What to produce:
Copy the listing in full and exactly, omitting its images.

*** Block opens ***

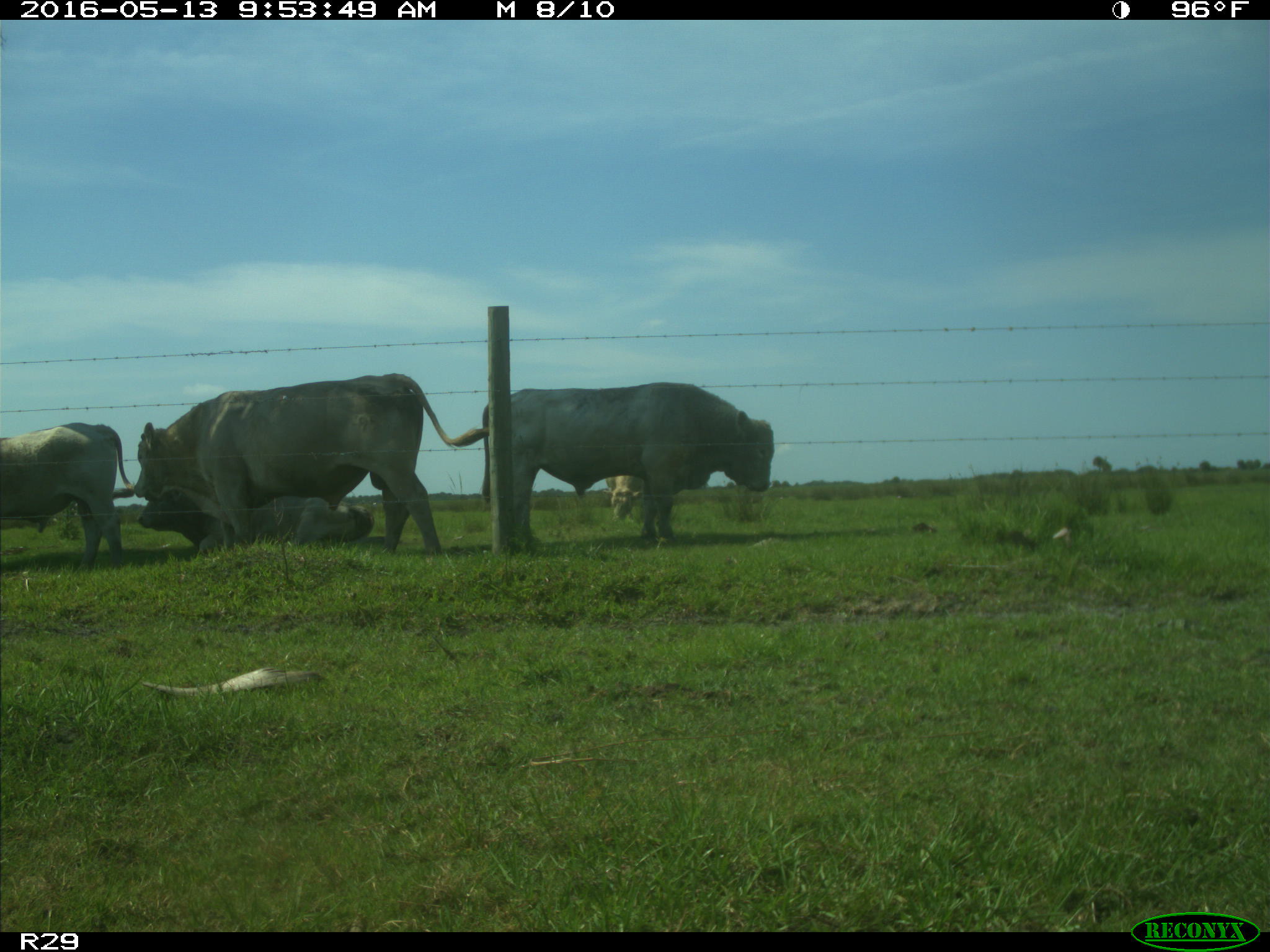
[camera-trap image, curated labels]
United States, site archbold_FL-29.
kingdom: Animalia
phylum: Chordata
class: Mammalia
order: Artiodactyla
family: Bovidae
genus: Bos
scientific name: Bos taurus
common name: domestic cow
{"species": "Bos taurus (domestic cow)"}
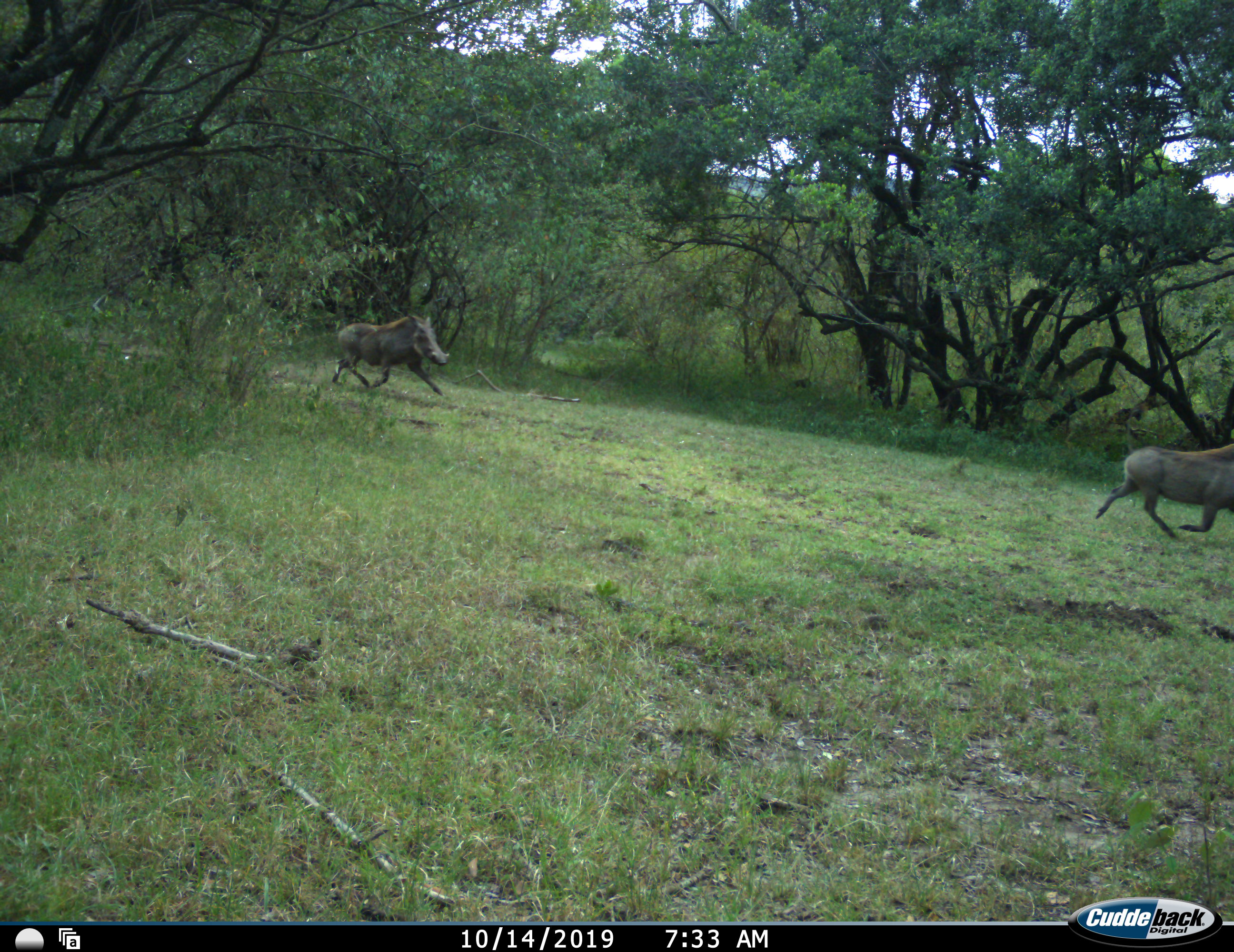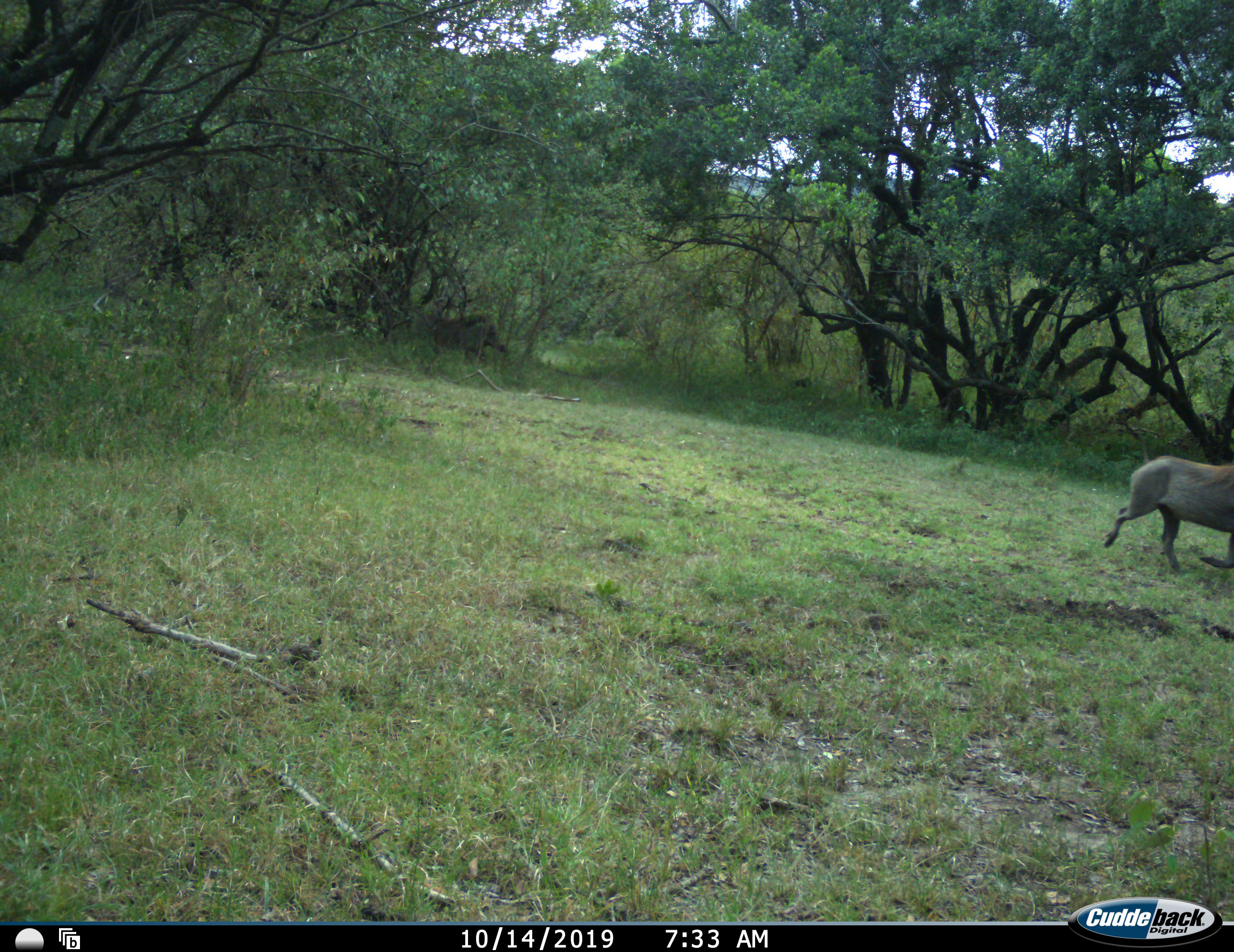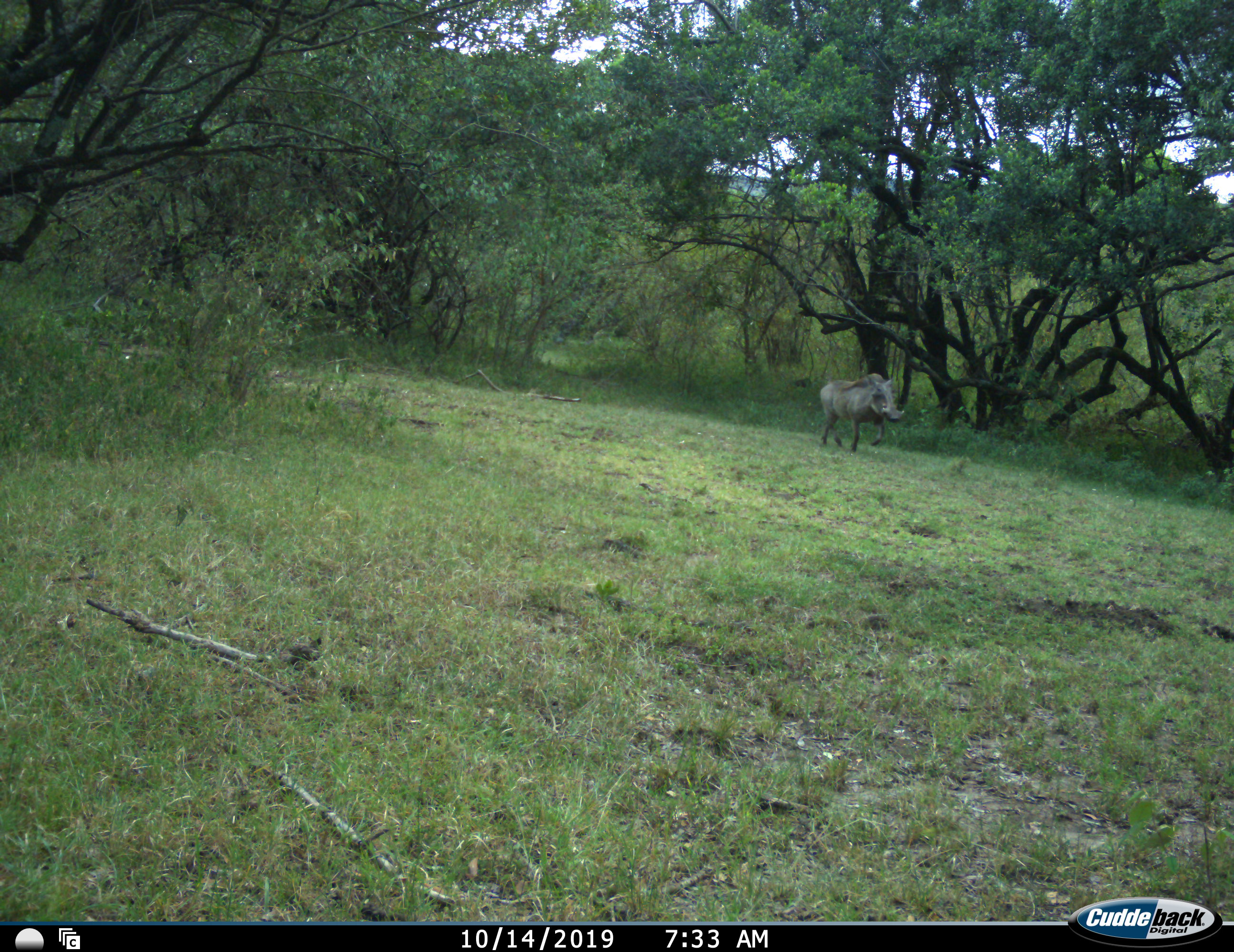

*** Block closes ***

Solved problem:
[camera-trap image, curated labels]
United States, site archbold_FL-29.
kingdom: Animalia
phylum: Chordata
class: Mammalia
order: Artiodactyla
family: Bovidae
genus: Bos
scientific name: Bos taurus
common name: domestic cow
{"species": "Bos taurus (domestic cow)"}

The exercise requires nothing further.